The Heavener School of Business is just days away from officially welcoming Heavener Hall, the new home for undergraduate programs and activities.
Excitement has been building as the new 57,000-square-foot, state-of-the-art structure is almost complete. The building will be officially dedicated Nov. 14 with a host of college and university luminaries scheduled to attend.
The impact of Heavener Hall will be extensive, and will have a positive effect on the entire Warrington community. Here are three key areas that should be influenced by the construction of this magnificent building.
Heavener Hall’s opening means access to better technology and more space for student organizations such as the UF Entrepreneurship Club, which meets every Monday in either Stuzin 102 or 104.
“Our members are excited,” said Erick Rodriguez (BSBA ’16), the club’s president. “Access to more classrooms would be excellent.”
Rodriguez said typically 40 to 50 members attend the club’s meetings. That figure increases significantly, however, when the club attracts more well-known speakers.
With Heavener Hall, Rodriguez said the club would feel even more comfortable inviting high-profile, reputable entrepreneurs and business leaders to speak.
The Entrepreneurship Club isn’t the only club that will benefit from the opening of Heavener Hall. The Heavener School of Business hosts more than 30 student organizations. With nine classrooms—including two large lecture halls—a spacious student commons, the Bill Alcorn Professional Development Center and the Gary Rappeport Academic Success Center, Heavener Hall should provide the creative space for these organizations to flourish.
Danielle Gertner was excited to get a peek at Heavener Hall last week.
“That’s our home now,” she said. “And I’m so proud of it. That’s my building, as an undergraduate student.”
Gertner (BABA ’16) treks back and forth across the Warrington campus—which comprises Bryan, Gerson, Hough, Matherly and Stuzin Halls—for various activities. She is a Florida Leadership Academy (FLA) Mentor, a Career and Academic Peer (CAP) Mentor, a Warrington Welcome Peer Leader and a student in the business case analysis course. She also has classes in both Bryan and Stuzin Halls.
“I pretty much live in the business school,” she said.
When Heavener Hall opens, Gertner estimates she’ll spend about six hours a day there studying and participating in her various organizations and activities.
“It just makes me happy being able to walk in somewhere where I see familiar faces,” she said.
Gertner said Heavener Hall demonstrates how much the College cares about undergraduate students.
“This is a way that shows, ‘We really care about you.

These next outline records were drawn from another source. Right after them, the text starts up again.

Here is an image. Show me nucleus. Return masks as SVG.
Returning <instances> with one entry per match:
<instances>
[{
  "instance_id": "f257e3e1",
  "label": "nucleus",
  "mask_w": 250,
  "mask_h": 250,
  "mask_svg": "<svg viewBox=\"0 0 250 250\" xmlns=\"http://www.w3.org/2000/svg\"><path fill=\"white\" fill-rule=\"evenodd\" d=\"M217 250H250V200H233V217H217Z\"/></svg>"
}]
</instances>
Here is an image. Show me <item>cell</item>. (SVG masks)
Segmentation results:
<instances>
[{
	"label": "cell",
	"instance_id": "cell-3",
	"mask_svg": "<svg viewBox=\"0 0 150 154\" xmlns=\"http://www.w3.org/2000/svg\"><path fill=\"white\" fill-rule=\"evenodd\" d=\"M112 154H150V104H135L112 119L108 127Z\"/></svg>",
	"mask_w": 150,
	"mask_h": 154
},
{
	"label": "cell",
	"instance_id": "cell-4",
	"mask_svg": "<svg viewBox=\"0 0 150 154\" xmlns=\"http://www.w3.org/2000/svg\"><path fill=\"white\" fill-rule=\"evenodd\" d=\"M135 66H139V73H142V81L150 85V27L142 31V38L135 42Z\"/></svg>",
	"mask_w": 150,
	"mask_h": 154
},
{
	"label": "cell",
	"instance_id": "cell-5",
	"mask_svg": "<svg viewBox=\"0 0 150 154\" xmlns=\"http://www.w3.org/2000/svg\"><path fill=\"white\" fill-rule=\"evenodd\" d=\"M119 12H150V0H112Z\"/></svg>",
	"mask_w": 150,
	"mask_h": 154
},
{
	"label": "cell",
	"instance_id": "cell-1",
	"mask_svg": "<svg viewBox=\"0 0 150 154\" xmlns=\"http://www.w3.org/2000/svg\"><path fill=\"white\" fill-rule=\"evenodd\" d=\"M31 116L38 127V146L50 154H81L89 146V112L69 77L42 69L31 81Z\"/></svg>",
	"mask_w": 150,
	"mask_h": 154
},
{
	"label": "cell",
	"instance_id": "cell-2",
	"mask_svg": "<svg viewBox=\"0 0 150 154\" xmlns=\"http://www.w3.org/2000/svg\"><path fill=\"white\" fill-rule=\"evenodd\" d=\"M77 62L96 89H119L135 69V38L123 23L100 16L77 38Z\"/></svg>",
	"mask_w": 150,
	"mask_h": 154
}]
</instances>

We really care about your success,’” she said. “‘This whole building is dedicated to you to utilize and have the best experience possible.’”
As a Warrington alumnus, you may be asking yourself, “How does Heavener Hall have an impact on my career?”
When US News and other publications calculate national rankings of business schools, the institution’s reputation is factored in heavily.
The construction of Heavener Hall and the College’s $35 million investment in undergraduate business education will certainly catch the attention of business deans across the country. As they learn more about the innovative programs and experiential learning opportunities afforded to Heavener students, the reputations of the Heavener School and the Warrington College of Business Administration will grow.
Ultimately, the reward for all of the College’s stakeholders—students, faculty and alumni—is immense.